◆ **What needs to be done**
The whole listing that follows is to be restated word for word, images excluded.

◆ **Recorded information**
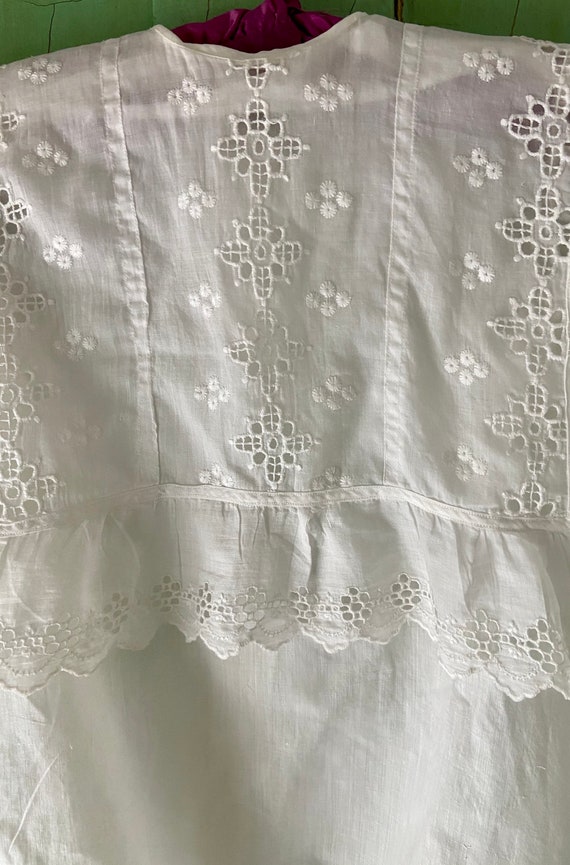 Antique Edwardian Ladies Blouse, ayershire lace, … - image 10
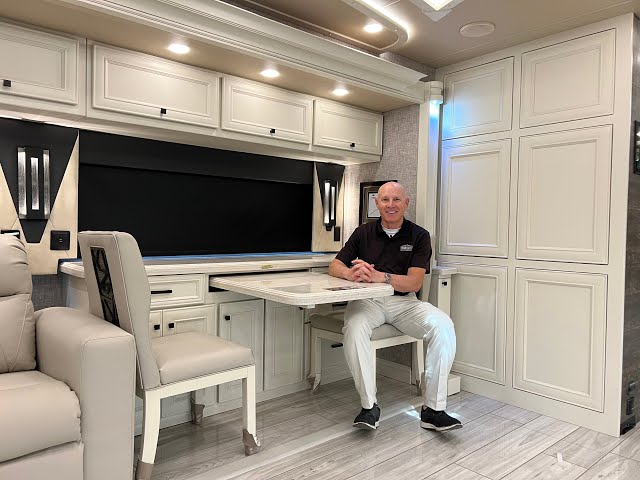 Preview image of 2023 Tiffin Allegro Bus 45FP (17N231909) youtube video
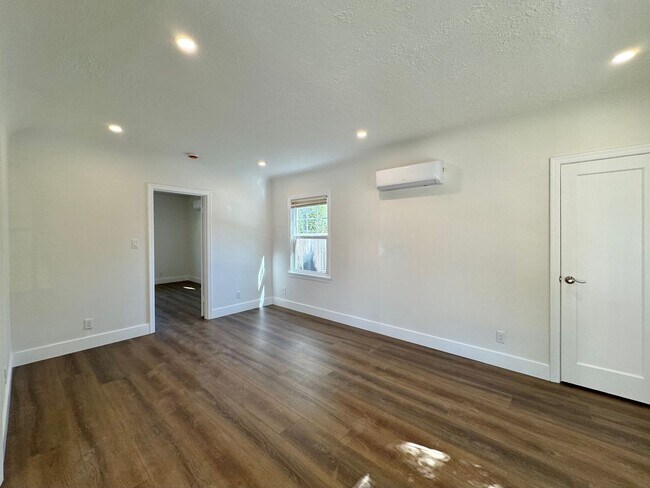 Building Photo - ADA470-474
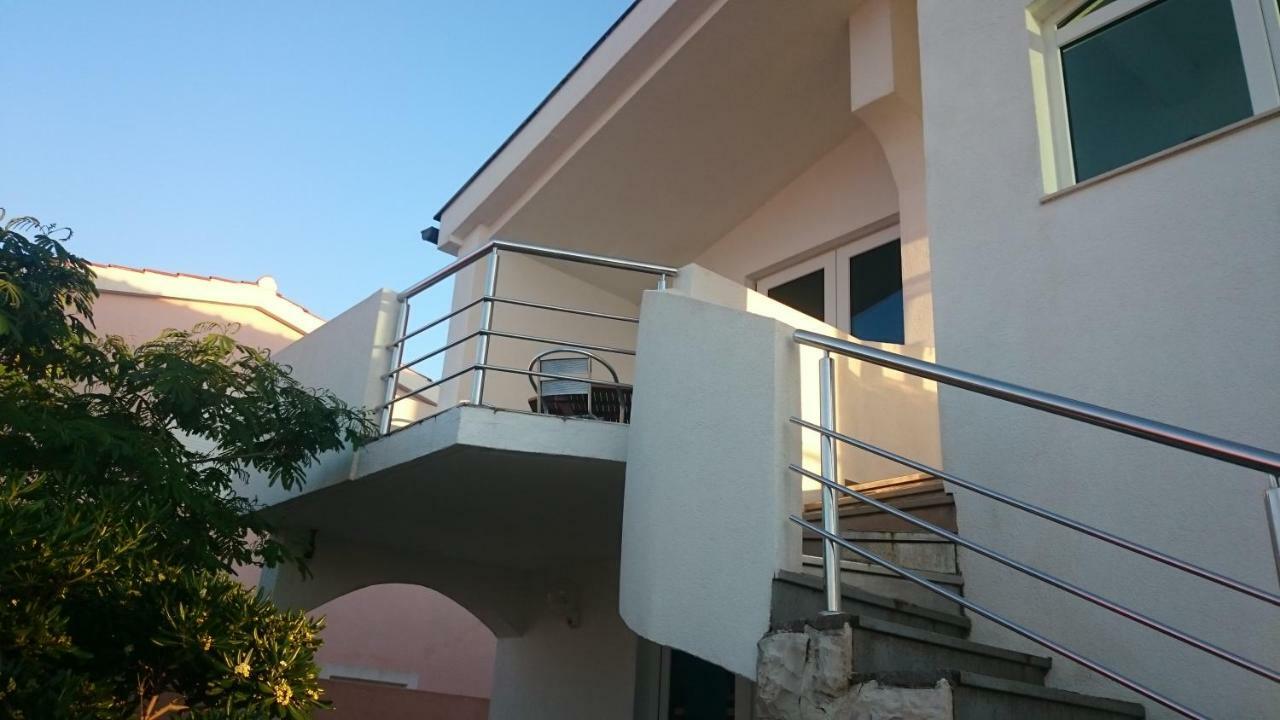 Vila Filipasic Apartment Vir Exterior photo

◆ **Response box**
 Antique Edwardian Ladies Blouse, ayershire lace, … - image 10
 Preview image of 2023 Tiffin Allegro Bus 45FP (17N231909) youtube video
 Building Photo - ADA470-474
 Vila Filipasic Apartment Vir Exterior photo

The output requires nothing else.